If you've never fed wheat I wouldn't do it now. I have a dog with a wheat, corn and soy allergy. We feed 'grain free' food and treats.

Newt


----------



## w8ing4rain (Sep 4, 2008)

Do you think rice flour would be a safe substitute? I am also making some dehydrator treats that are grain free.


----------



## Newt* (Apr 24, 2009)

I think rice flour would be a good substitute. Look up how to substitute it on the internet. I don't think you use the same quantity. Oatmeal is also good for the dogs and few have allergy problems with that.

Newt


----------



## kafkabeetle (Dec 4, 2009)

Rice might be just as bad. I would use potato flour. They use potatos as the base for a lot of grain free dog food so I don't think it would be harmful to dogs with grain allergies.


----------



## Newt* (Apr 24, 2009)

Oh my, some dogs don't tolerate potatoes. If your dogs have had foods or treats with potatoes or dehydrated potatoes, then that would indeed be a good idea. Of course sweet potatoes are used when dogs won't eat or are in digestive distress. Just be aware that some dogs don't do well on potatoes. All new foods in moderation would be the best advice I would give here.
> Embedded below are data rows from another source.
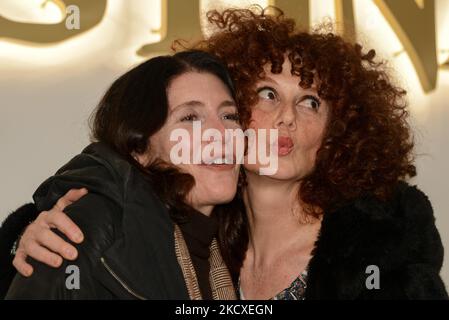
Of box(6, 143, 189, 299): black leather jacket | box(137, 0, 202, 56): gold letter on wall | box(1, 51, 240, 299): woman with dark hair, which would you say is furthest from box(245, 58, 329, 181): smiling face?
box(137, 0, 202, 56): gold letter on wall

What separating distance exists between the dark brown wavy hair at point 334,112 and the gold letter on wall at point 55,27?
0.78 m

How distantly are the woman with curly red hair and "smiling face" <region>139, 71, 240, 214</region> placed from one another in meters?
0.21

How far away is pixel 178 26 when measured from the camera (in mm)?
2891

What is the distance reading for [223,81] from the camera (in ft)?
6.83

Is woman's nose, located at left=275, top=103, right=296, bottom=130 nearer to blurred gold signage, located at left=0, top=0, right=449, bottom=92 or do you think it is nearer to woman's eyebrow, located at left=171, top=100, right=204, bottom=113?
woman's eyebrow, located at left=171, top=100, right=204, bottom=113

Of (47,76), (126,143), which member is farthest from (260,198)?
(47,76)

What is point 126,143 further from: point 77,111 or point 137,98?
point 77,111

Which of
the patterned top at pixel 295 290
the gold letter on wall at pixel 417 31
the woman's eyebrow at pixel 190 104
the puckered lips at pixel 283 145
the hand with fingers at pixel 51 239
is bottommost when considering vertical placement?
the patterned top at pixel 295 290

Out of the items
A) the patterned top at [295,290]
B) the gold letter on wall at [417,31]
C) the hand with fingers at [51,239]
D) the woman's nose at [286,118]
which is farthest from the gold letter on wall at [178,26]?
the hand with fingers at [51,239]

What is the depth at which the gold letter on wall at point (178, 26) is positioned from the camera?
2881 millimetres

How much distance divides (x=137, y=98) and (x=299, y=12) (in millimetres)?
1248

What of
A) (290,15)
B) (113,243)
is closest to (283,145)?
(113,243)

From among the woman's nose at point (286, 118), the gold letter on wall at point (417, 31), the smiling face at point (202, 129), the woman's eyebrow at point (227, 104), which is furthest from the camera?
the gold letter on wall at point (417, 31)

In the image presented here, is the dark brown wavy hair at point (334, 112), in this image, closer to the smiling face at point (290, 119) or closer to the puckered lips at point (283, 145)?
the smiling face at point (290, 119)
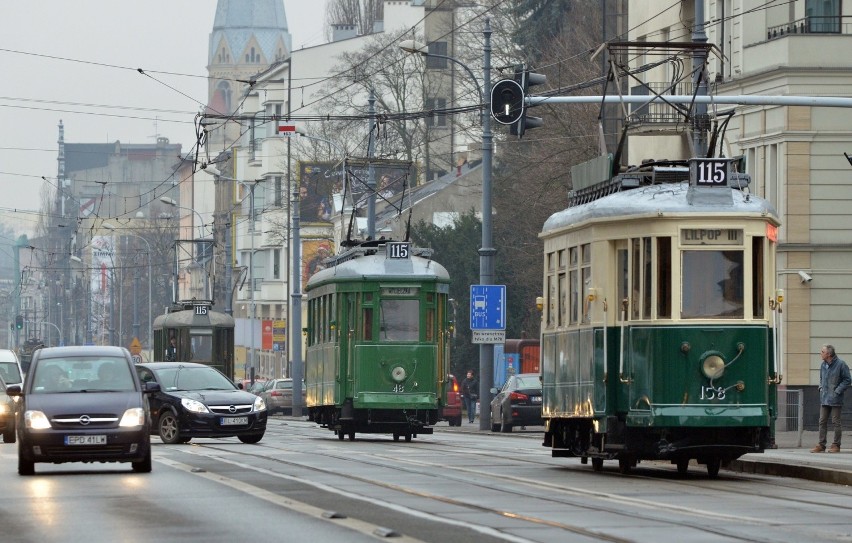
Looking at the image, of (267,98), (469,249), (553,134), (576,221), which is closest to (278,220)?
(267,98)

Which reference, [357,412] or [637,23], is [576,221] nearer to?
[357,412]

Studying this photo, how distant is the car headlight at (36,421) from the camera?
21766mm

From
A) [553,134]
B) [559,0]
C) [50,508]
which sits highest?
[559,0]

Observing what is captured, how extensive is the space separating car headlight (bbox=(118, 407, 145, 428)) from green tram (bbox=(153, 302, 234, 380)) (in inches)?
1174

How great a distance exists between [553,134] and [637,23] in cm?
553

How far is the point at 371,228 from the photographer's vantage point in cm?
5197

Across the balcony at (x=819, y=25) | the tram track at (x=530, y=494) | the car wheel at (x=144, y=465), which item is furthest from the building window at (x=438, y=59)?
the car wheel at (x=144, y=465)

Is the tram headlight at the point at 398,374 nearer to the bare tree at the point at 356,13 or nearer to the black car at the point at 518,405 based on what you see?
the black car at the point at 518,405

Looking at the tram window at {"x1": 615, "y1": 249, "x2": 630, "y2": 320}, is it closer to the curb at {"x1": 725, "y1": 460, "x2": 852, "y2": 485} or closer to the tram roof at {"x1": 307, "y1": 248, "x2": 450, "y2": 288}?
the curb at {"x1": 725, "y1": 460, "x2": 852, "y2": 485}

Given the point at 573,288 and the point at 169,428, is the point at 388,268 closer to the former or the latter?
the point at 169,428

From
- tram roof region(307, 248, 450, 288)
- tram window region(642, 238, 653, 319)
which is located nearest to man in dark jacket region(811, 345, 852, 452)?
tram roof region(307, 248, 450, 288)

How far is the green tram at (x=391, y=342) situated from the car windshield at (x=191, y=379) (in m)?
1.98

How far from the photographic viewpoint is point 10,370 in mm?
39031

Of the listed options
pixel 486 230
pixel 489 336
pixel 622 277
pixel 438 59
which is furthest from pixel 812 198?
pixel 438 59
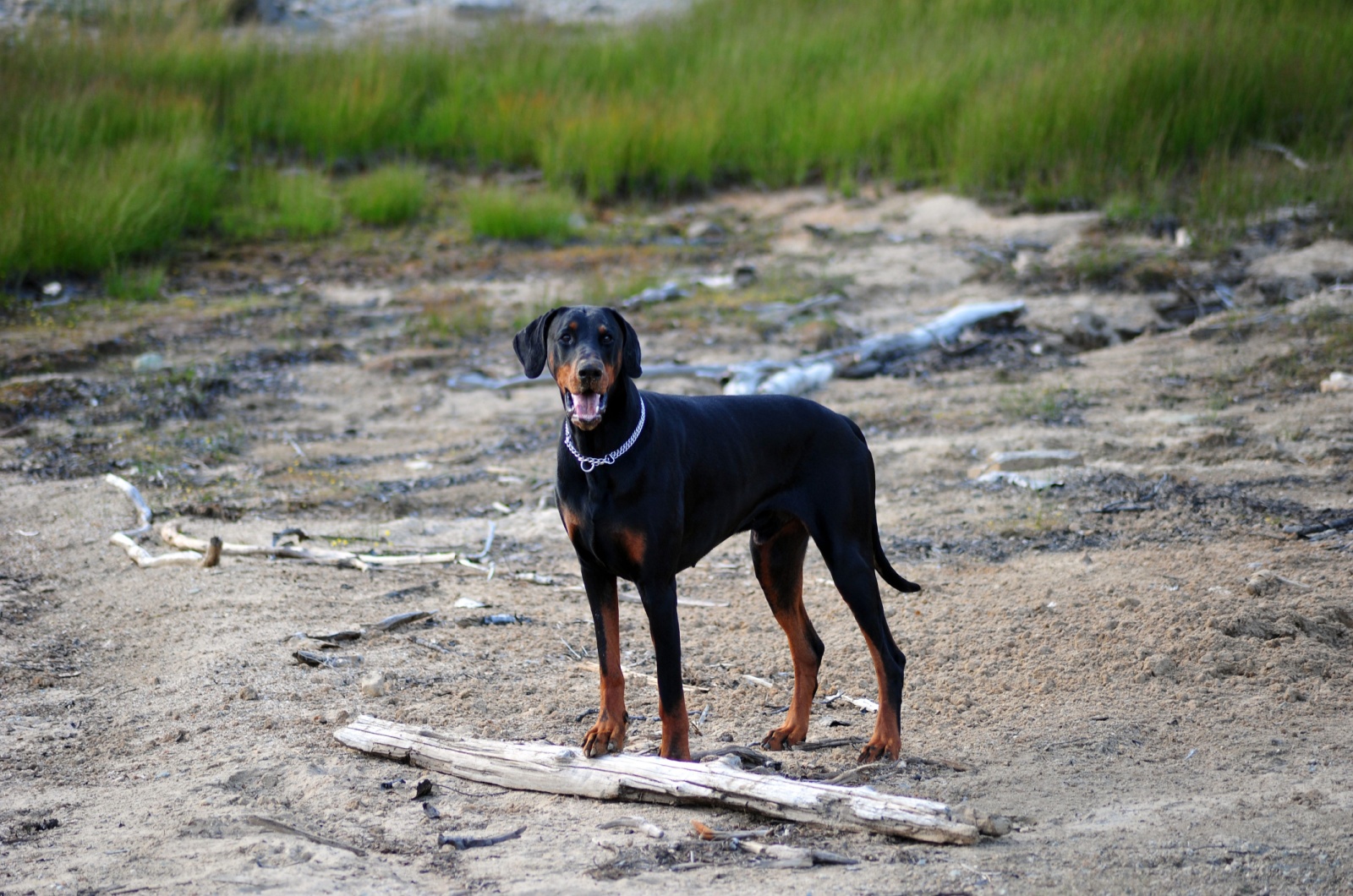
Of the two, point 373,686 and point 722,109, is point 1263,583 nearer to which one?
point 373,686

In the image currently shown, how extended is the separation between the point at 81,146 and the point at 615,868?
12122mm

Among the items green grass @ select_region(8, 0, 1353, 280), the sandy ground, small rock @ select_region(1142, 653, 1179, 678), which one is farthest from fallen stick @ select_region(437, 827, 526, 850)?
green grass @ select_region(8, 0, 1353, 280)

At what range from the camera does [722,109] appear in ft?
48.3

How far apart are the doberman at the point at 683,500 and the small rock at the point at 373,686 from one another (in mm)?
1137

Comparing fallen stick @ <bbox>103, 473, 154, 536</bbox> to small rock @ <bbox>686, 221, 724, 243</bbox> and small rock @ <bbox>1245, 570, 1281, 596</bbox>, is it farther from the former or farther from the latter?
small rock @ <bbox>686, 221, 724, 243</bbox>

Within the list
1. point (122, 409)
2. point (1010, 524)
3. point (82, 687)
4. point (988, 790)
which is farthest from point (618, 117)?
point (988, 790)

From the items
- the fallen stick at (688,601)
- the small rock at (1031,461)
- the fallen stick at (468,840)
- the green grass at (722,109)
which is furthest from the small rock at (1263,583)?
the green grass at (722,109)

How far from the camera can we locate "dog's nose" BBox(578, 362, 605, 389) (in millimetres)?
3652

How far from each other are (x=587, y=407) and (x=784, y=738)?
1487mm

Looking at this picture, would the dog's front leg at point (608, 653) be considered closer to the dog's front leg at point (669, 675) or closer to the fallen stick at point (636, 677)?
the dog's front leg at point (669, 675)

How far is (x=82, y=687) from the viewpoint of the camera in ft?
15.7

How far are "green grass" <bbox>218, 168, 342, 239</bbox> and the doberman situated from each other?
9653 millimetres

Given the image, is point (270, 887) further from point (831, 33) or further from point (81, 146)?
point (831, 33)

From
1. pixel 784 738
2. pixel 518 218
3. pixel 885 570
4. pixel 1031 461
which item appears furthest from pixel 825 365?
pixel 784 738
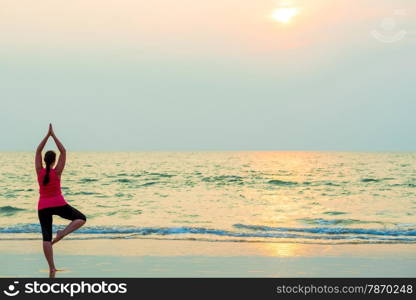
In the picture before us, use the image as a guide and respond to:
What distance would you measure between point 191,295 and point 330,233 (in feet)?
28.0

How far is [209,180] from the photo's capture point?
38594mm

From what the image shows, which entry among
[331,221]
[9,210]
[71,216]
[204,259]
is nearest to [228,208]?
[331,221]

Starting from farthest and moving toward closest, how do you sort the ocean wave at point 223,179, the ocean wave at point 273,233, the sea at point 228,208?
the ocean wave at point 223,179, the sea at point 228,208, the ocean wave at point 273,233

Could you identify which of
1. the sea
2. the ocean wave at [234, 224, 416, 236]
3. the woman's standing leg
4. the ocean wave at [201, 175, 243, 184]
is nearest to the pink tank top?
the woman's standing leg

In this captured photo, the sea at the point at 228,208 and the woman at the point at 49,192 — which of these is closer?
the woman at the point at 49,192

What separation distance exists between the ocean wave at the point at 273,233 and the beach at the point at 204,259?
139 centimetres

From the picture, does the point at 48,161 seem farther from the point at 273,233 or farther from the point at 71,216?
the point at 273,233

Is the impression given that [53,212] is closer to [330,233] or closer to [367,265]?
[367,265]

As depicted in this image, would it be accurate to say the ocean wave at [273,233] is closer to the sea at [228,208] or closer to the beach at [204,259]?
the sea at [228,208]

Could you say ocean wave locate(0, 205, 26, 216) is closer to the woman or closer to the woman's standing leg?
the woman's standing leg
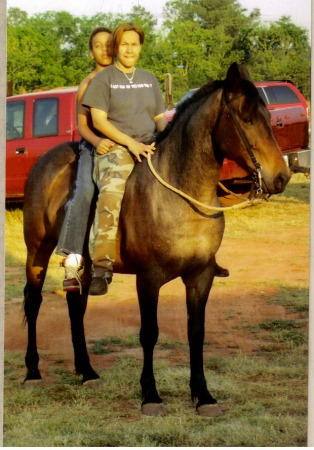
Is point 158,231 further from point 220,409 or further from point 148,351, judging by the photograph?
point 220,409

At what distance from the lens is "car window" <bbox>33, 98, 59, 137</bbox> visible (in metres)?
7.37

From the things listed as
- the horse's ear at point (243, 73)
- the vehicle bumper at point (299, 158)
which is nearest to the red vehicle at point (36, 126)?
the vehicle bumper at point (299, 158)

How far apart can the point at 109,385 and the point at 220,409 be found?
3.38 feet

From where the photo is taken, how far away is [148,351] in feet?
Answer: 15.6

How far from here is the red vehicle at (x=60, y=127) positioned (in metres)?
5.38

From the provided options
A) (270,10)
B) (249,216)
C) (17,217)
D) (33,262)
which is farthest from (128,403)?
(249,216)

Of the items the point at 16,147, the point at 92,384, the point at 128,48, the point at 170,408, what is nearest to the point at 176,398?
the point at 170,408

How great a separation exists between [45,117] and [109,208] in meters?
3.29

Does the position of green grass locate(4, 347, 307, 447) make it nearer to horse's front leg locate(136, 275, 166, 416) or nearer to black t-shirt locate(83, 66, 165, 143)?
horse's front leg locate(136, 275, 166, 416)

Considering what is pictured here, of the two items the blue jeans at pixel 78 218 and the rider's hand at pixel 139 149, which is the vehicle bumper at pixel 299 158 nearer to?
the rider's hand at pixel 139 149

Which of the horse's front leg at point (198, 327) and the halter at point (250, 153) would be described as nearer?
the halter at point (250, 153)

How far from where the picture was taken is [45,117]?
7582mm

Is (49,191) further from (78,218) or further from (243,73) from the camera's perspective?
(243,73)

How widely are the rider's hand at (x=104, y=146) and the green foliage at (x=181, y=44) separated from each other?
950mm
Look to see what is in the food(s) they have eaten before as your guide.

I'm going to edit this to say that it's not sweet potatoes that is used but pumpkin! I'm sorry that I made that mistake. Most of my dogs do eat dehydrated sweet potatoes and like them.

Newt


----------



## w8ing4rain (Sep 4, 2008)

I decided to check with the owners of the dogs I planned to make the treats for. One definitely said no wheat but Rice is OK. Dixie has had rice before with no problems, so rice it is. I will keep the potato flour in mind for future though. I have decided that it is best to just verify with owners what is and isn't OK for their particular dog. I usually only make them for my own dog so it isn't a problem. The treats that I usually make don't have any flour at all.


----------



## Newt* (Apr 24, 2009)

Great idea to check with the other pet owners. I also edited my former post. I stated that sweet potatoes are often used when dogs have an upset stomach, but it's pumpkin. Sorry about that!

Have a great party! op2:

Newt


----------